Even though I had already written a letter of support, I headed downtown for the public hearing on whether it was an appropriate property use for Sister Jose Women’s Center to move to a larger facility, in a residential area, on North Seventh Avenue. The center’s mission states that it “is dedicated to the care and nurture of homeless women within our community. To our sisters without shelter, we provide beds; to those without food, we give nourishment; and, to those without purpose, we offer encouragement. We are women reaching out to women with dignity, respect and compassion.” It is the only women’s shelter in Tucson. Members of my community serve on the center’s boards, and our social action committee has been helping serve “our sisters without shelter” for the past two years. Additionally, the Jewish Federation had also written a letter of support for them to move to this new location. I had to attend.
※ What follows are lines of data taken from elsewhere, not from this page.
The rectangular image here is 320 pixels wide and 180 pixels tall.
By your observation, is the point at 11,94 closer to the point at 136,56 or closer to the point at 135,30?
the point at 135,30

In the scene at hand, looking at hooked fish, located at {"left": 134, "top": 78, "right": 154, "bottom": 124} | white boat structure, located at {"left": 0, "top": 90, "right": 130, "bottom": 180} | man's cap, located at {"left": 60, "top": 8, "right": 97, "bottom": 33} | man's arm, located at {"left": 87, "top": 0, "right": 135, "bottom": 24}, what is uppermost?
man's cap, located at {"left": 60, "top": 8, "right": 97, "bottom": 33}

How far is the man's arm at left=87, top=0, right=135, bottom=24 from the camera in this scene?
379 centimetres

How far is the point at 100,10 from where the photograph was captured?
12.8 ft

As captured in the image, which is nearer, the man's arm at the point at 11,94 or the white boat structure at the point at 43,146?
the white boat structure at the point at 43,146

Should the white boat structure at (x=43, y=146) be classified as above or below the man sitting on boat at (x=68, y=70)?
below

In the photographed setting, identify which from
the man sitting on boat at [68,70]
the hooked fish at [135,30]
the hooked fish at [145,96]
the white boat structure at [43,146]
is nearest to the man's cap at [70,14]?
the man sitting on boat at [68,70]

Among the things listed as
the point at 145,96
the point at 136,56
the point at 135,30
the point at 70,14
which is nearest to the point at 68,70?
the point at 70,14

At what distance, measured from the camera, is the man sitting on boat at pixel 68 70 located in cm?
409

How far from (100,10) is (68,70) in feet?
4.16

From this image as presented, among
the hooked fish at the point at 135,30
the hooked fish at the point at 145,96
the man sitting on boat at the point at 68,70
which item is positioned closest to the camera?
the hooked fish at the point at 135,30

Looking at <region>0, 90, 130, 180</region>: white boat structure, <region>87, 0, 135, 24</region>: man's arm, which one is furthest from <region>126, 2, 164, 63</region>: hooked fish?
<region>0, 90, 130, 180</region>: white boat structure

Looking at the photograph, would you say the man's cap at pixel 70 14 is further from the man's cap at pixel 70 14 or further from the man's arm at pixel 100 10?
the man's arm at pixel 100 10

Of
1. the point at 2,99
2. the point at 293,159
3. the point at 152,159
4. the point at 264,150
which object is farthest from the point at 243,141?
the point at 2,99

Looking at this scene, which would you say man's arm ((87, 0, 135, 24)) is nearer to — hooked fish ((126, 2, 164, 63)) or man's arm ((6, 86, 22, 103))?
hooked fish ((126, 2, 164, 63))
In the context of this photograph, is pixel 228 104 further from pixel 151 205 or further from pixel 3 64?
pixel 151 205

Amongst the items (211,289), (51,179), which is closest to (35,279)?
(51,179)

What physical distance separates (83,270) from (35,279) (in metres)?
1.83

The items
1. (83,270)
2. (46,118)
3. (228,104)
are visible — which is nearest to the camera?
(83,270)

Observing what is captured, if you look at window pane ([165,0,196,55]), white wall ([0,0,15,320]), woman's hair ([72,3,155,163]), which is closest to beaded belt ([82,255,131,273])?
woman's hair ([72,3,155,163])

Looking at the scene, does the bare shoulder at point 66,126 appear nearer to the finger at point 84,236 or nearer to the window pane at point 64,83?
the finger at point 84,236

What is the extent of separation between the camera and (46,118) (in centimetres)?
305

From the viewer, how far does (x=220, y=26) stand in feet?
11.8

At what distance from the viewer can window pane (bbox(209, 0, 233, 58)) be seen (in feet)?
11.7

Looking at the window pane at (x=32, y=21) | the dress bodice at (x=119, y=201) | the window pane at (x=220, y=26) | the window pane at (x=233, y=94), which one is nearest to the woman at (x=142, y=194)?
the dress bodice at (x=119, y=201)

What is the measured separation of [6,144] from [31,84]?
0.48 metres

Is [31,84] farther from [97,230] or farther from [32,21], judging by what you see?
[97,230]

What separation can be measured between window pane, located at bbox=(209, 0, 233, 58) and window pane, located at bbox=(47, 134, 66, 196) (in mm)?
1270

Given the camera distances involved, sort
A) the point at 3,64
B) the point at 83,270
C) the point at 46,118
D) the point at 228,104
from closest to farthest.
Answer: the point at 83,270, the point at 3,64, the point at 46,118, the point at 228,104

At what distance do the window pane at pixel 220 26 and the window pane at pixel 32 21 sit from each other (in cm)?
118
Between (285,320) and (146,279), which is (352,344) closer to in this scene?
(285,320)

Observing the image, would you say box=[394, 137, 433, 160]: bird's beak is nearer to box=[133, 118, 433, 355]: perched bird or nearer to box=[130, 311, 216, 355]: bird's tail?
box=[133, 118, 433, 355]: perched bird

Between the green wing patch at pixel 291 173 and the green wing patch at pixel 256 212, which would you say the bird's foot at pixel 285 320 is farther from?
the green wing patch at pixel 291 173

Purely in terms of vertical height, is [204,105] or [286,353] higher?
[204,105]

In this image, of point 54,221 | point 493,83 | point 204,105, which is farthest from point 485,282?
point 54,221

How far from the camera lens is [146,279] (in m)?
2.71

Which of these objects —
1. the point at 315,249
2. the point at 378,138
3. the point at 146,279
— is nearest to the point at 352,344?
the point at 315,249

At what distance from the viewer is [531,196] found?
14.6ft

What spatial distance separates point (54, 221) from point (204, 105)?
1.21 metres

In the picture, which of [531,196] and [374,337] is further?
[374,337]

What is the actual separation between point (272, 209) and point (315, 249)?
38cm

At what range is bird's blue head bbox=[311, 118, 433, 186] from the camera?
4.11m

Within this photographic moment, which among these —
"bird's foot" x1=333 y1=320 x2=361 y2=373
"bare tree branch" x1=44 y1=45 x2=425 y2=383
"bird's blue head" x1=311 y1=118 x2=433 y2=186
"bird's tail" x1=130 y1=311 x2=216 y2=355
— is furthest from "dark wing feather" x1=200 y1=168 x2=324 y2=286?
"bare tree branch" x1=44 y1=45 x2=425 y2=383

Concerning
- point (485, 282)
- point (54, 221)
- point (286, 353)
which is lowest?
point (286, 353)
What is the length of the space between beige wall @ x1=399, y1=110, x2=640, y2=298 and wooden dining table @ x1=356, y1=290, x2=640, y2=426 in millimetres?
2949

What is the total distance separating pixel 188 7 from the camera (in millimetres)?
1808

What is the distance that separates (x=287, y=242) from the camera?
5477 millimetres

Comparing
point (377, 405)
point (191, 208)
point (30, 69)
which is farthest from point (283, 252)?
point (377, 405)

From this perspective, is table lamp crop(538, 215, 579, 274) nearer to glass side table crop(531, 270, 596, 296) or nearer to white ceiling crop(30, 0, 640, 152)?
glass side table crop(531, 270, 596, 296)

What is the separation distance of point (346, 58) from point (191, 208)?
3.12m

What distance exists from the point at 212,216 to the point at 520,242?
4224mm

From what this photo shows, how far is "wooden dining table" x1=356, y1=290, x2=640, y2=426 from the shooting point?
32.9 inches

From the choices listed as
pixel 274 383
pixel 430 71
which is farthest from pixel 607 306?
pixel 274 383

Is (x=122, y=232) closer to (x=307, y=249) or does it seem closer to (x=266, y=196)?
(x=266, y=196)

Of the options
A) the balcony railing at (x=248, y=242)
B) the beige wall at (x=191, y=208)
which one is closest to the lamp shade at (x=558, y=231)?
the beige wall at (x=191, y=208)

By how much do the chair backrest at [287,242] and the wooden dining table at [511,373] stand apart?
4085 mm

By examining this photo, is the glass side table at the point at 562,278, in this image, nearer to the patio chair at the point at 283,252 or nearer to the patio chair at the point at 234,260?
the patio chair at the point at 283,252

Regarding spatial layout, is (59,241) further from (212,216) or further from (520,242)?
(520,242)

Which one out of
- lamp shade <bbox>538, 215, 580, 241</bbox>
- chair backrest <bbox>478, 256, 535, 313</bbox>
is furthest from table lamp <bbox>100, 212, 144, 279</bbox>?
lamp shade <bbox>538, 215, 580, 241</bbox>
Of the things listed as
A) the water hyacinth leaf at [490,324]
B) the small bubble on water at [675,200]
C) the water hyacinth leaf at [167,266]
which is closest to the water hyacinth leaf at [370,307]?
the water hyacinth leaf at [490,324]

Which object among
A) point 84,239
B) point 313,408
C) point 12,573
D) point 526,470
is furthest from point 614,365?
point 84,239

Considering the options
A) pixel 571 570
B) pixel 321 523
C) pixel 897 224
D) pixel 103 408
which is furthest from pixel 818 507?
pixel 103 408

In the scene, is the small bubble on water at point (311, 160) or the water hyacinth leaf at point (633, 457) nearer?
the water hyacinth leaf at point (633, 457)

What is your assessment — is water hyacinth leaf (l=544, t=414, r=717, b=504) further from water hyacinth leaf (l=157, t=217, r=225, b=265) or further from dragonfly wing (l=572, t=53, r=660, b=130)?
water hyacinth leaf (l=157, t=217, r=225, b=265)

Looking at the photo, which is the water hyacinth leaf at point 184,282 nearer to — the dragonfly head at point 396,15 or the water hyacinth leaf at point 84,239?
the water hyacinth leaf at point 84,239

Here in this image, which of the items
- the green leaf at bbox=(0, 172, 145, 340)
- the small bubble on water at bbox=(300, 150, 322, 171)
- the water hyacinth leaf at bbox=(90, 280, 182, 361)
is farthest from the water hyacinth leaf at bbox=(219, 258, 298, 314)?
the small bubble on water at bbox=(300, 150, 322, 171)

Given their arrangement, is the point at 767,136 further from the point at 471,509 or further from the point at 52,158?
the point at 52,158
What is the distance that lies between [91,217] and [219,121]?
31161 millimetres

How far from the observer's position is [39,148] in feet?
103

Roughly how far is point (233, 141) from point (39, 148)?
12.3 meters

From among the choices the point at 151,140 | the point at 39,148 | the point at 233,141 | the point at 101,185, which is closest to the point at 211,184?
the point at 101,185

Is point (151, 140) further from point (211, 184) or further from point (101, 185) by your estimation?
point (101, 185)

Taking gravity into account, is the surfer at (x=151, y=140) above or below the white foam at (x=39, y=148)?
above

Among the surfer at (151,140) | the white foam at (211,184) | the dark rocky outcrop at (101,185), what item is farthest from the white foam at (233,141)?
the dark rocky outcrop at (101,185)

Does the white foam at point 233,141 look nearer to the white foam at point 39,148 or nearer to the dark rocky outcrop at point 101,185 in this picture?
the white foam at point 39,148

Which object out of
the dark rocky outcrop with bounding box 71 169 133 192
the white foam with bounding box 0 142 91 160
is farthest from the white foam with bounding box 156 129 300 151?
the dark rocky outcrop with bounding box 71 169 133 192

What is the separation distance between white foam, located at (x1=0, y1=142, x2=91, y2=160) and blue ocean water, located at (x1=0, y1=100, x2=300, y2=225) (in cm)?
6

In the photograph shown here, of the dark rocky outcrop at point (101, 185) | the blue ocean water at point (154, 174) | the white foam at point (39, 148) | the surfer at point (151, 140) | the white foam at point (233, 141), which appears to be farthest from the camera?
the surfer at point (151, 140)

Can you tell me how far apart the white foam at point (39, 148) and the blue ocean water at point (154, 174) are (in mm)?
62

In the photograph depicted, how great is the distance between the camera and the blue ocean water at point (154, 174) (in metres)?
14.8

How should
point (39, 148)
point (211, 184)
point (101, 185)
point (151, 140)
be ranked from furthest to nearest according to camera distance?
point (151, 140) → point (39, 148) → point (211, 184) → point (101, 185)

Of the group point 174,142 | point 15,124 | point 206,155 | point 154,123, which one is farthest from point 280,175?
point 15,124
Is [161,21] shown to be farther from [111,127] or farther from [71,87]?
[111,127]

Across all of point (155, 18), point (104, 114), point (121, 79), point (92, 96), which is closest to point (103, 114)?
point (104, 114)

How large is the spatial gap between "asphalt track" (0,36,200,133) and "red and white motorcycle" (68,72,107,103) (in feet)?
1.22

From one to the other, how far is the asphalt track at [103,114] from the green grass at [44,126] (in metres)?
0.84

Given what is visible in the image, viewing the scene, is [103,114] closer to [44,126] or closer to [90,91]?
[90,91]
Once there, I was asked to speak. I spoke of my volunteer commitment to the impoverished ghetto in Washington, D.C., and to the rehab of homes in Northfork, W. Va., when I was a student at Georgetown University. I spoke about our congregation’s commitment to our neighbors in Tucson when we built homes for Habitat for Humanity with churches and another synagogue in Tucson. I thought of shared scriptures that remind us of our highest religious principles that say, “You shall not be hard-hearted and shut your hand from your brother or sister who is poor. But you shall open your hand … to your brother and sister” (Deuteronomy 15:7-11). For Christians, one of the most powerful verses is found in Matthew 25:34-40, “take your inheritance … for I was hungry and you gave me food, I was thirsty and you gave me drink, I was a stranger and you invited me in ….” Jesus’ disciples answered him, “When did we do these things for you?” His response, “Whatever you did for one of the least of these brothers and sisters of mine, you did for me.”
My friends, next week is Passover, a holiday not just dedicated to our freedom from slavery, but a reminder that we should welcome those who are hungry for food, for shelter, for family to join us. I encourage you all to do what you can to assist “our sisters” at Sister Jose to have a place they can call home. This is our calling, and as Msgr. Thomas Cahalane, president of the Center, priest at Mother of Sorrows, and my friend said to me the other day, “Thank you for being together in the Lord’s ministry.”